Incumbo
Looking at the soil and lichens
A week of workshops led by Karine Bonneval, visual artist, and Mehdi Harzallaoui, chiselling craftsman, as part of the Été Culturel programme and in collaboration with the Friends of Pesselières.
We explored Pesselières and the surrounding area, looking for lichens and soil. We'll start by observing lichens and interpreting them using techniques that combine know-how and science, in operations that will bring us a little closer to alchemy.
Portraits of lichens
As Vincent Zonca says in his book Lichen, pour une résistance minimale: covering nearly 8% of the earth's surface, lichen is a living creature that should be familiar to us. Yet it is so discreet that it seems insignificant, invisible. But the closer we get to it, the more we discover its beauty, its mysteries and its strange power of attraction. Half-alga, half-mushroom, it could well revolutionise our conception of living things and reshape our imaginations... It is part of what is known as "neglected biodiversity", which is estimated to represent 80% of the planet's species.

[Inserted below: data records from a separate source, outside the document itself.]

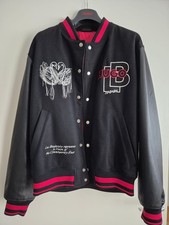 HUGO BOSS X LES BENJAMINS OGUZ Wolle Leder Bomber Jacke Gr. L NEU Designer Jacke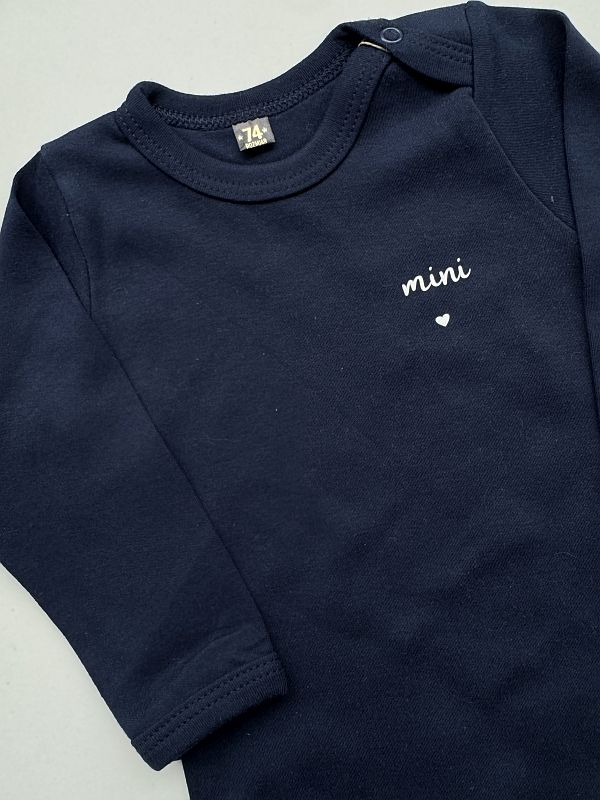 Body granatowe długi rękaw mini rozmiar 74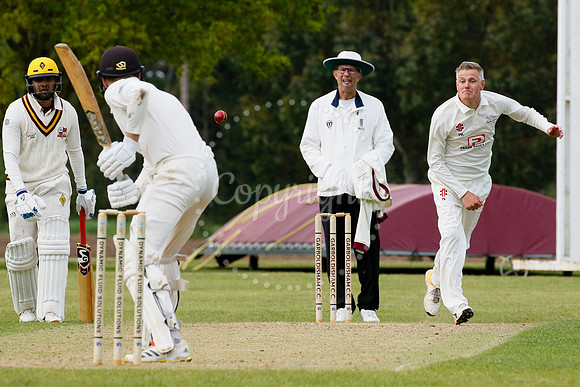 Cricket action from Garboldisham vs Downham Stow in their first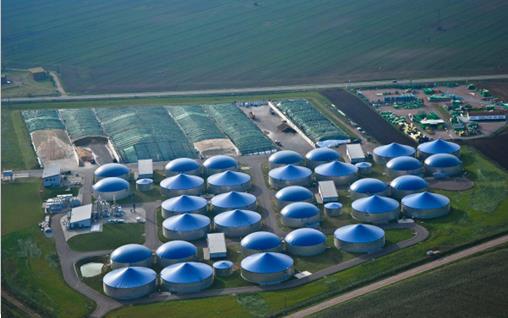 Usina de Könnern - 15 milhões de m³ de biometano por ano à rede nacional de gás da Alemanha.
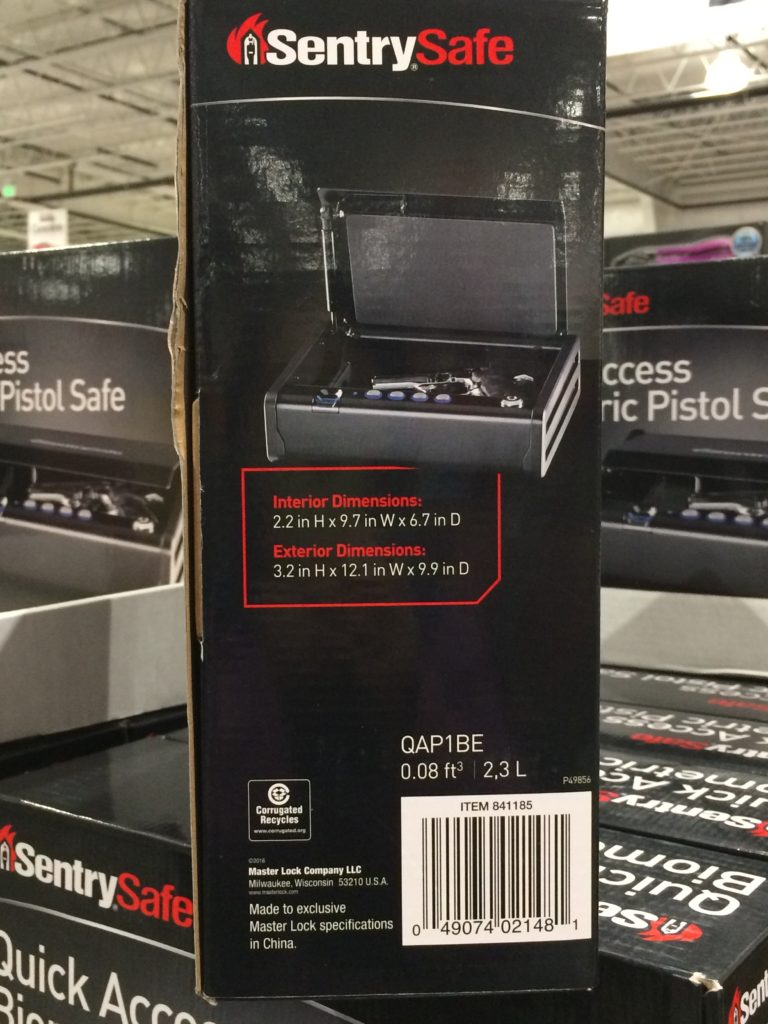 Costco841165SentrySafeQuickAccessBiometricSafeside CostcoChaser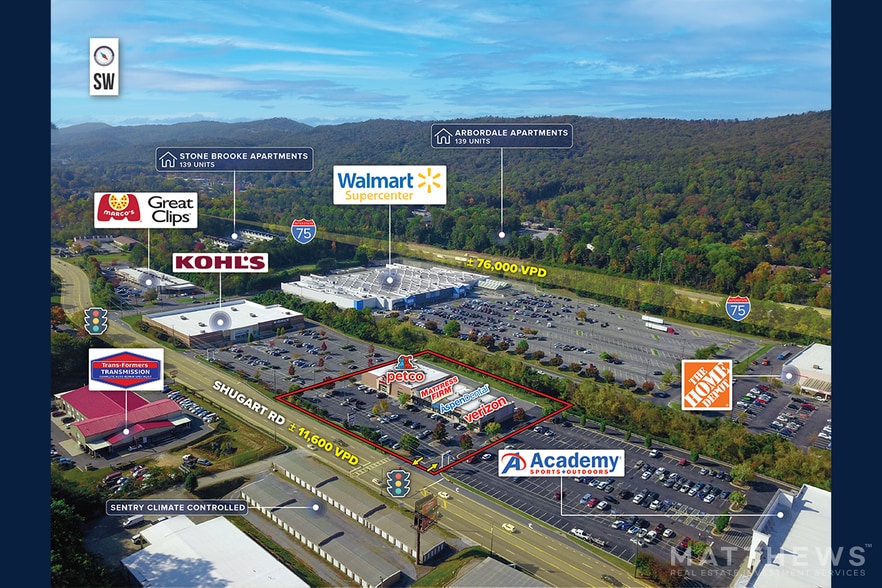 841-853 Shugart Rd, Dalton, GA for sale - Building Photo - Image 1 of 5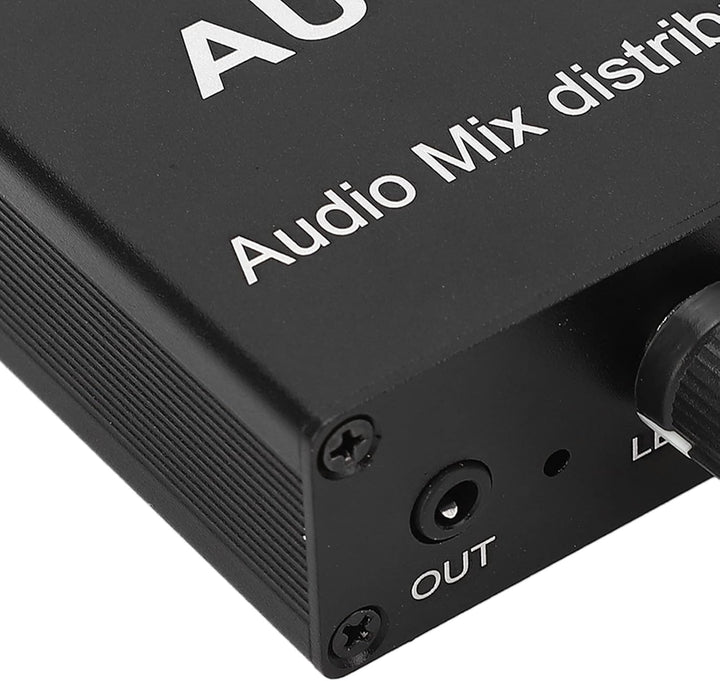 Stereo-Mixer, Audio-Verteiler für Audio, für Klinkenstecker, Legierung, MP3-Stereo-Splitting-Tool, K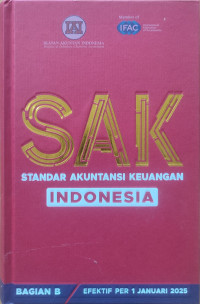 Image of Standar Akuntansi Keuangan Indonesia: Efektif Per 1 Januari 2025 Bagian B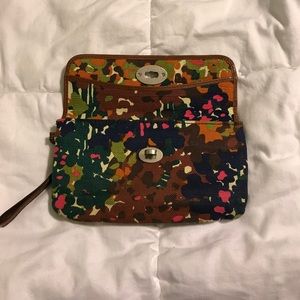 Fossil multi colored wristlet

Lichens are a common sight in Pesselières, but if you look closely, you'll see that they are unusual organisms because they are the product of a symbiotic relationship. They colonise trees, soil and rocks, but are not parasites. Their diet of mineral elements is strange, as are their shapes.
Recognising
Armed with magnifying glasses, we looked at lichens in situ, trying to capture their unique beauty. With the help of specialist books, we learned to recognise them: lichens on soil, trees or rocks. A micro universe of infinite forms that we've taken the time to meet.
Represent
This observation exercise, which requires patience and curiosity, has given rise to gestures and traces of the structures and shapes that make up these hybrid beings: ink traces, outdoor drawings, using branches as improvised pencils. Drawings in the wild, which allow us to recognise the shapes and become familiar with the structures that will initiate the creation of chiselled motifs. Tame these micro landscapes.
Chiselling
The drawings were used as a basis for transferring onto metal, tracing and chiselling several wish medallions. Each ex-voto is traced and set in cement. The whole creative process is brought into play here, from observation to conceptualisation, finding the right gestures with the right chisels, and the right shapes for each project.

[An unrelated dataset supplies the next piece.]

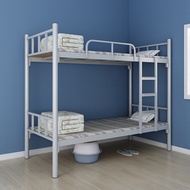 Double Decker Bed Frame Double Bed Loft Bed High Low Upper and Lower Bed Iron Bed Worker Bed Dormitory Bed Bunk Bed Iron Bed Upper and Lower Bed Bunk Bed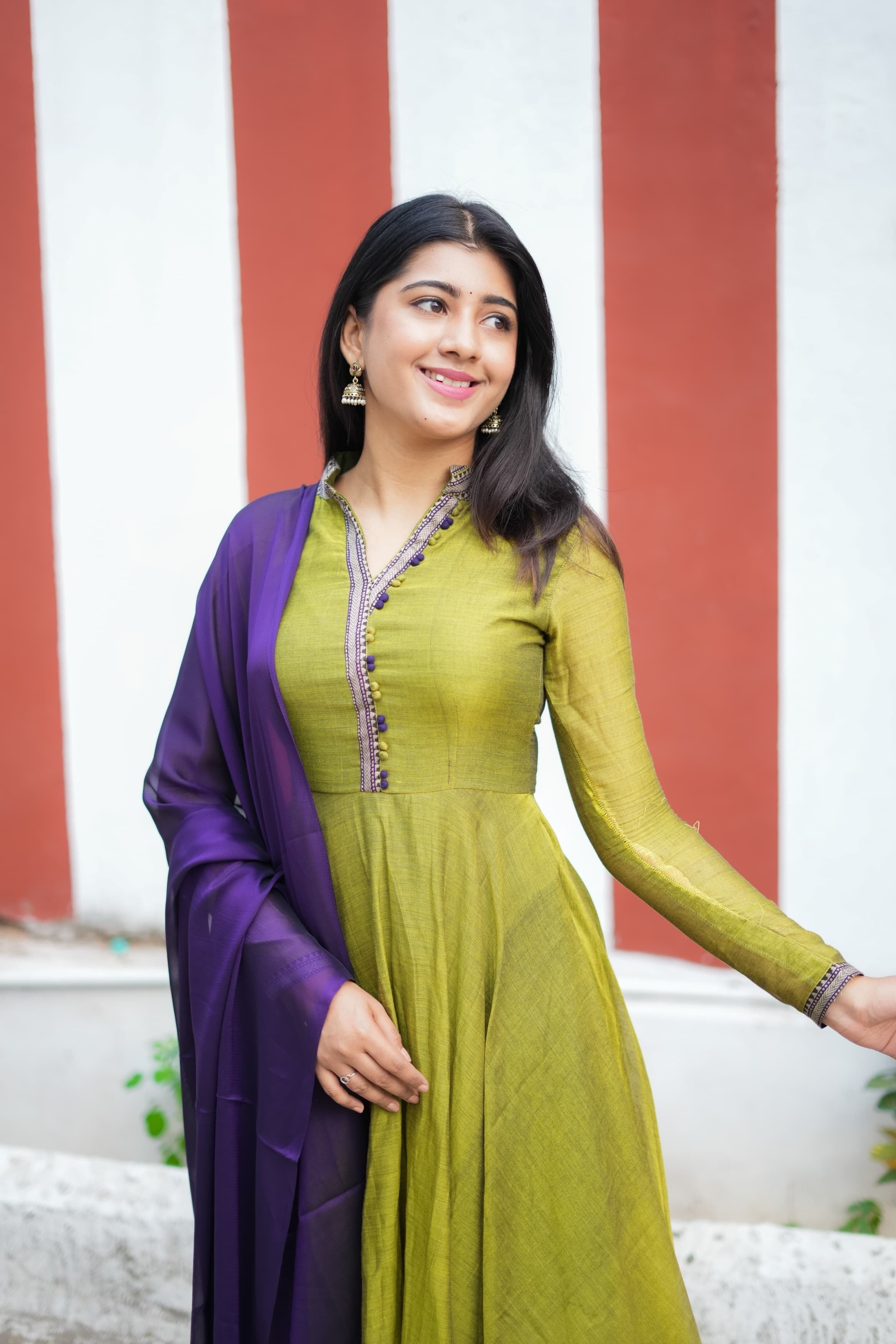 Kanamma Pure Handloom Anarkali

The metal lichens will then be cut using a boc-fil, using traditional jewellery-making techniques, and shaped, filed, patinated and drilled.
Portraits of soils
We leaned over the ground to listen with a bioacoustic sensor to the more or less dense movements of the invertebrates that inhabit it.
Each person was invited to bring a sample of the soil that was dear to them, to create a portrait of it.
In a transformation akin to alchemy, the organic and chemical compounds in the soil were revealed in coloured strata by diffusion on a round filter. Soil chromatography is a process that uses sodium hydroxide and silver nitrate in very dilute solution. Invented in the 1950s by Pfeiffer for biodynamic use, the soil solution diffuses over a period of two days by capillary action on a prepared scientific filter. Once the layers have been absorbed by the paper, the filter is exposed to light for a week to fix the colours. Using the silver photography process (silver nitrate/light), we obtain portraits of the soil revealed.
Using sensors to listen to the earth, we listened to the activity of invertebrates in the soil around the oil mill.
To support the portraits, and to show them off to best advantage in the exhibition that followed the workshop, we made supports from papier-mâché earth. Once dry, these flat discs will be mounted on wooden rods to form an 'elevation' of some of our region's soils for visitors to the Tour de Vesvre dovecote to see.
We ended the week's workshop with a visit to the Millérioux oil mill, which welcomed us.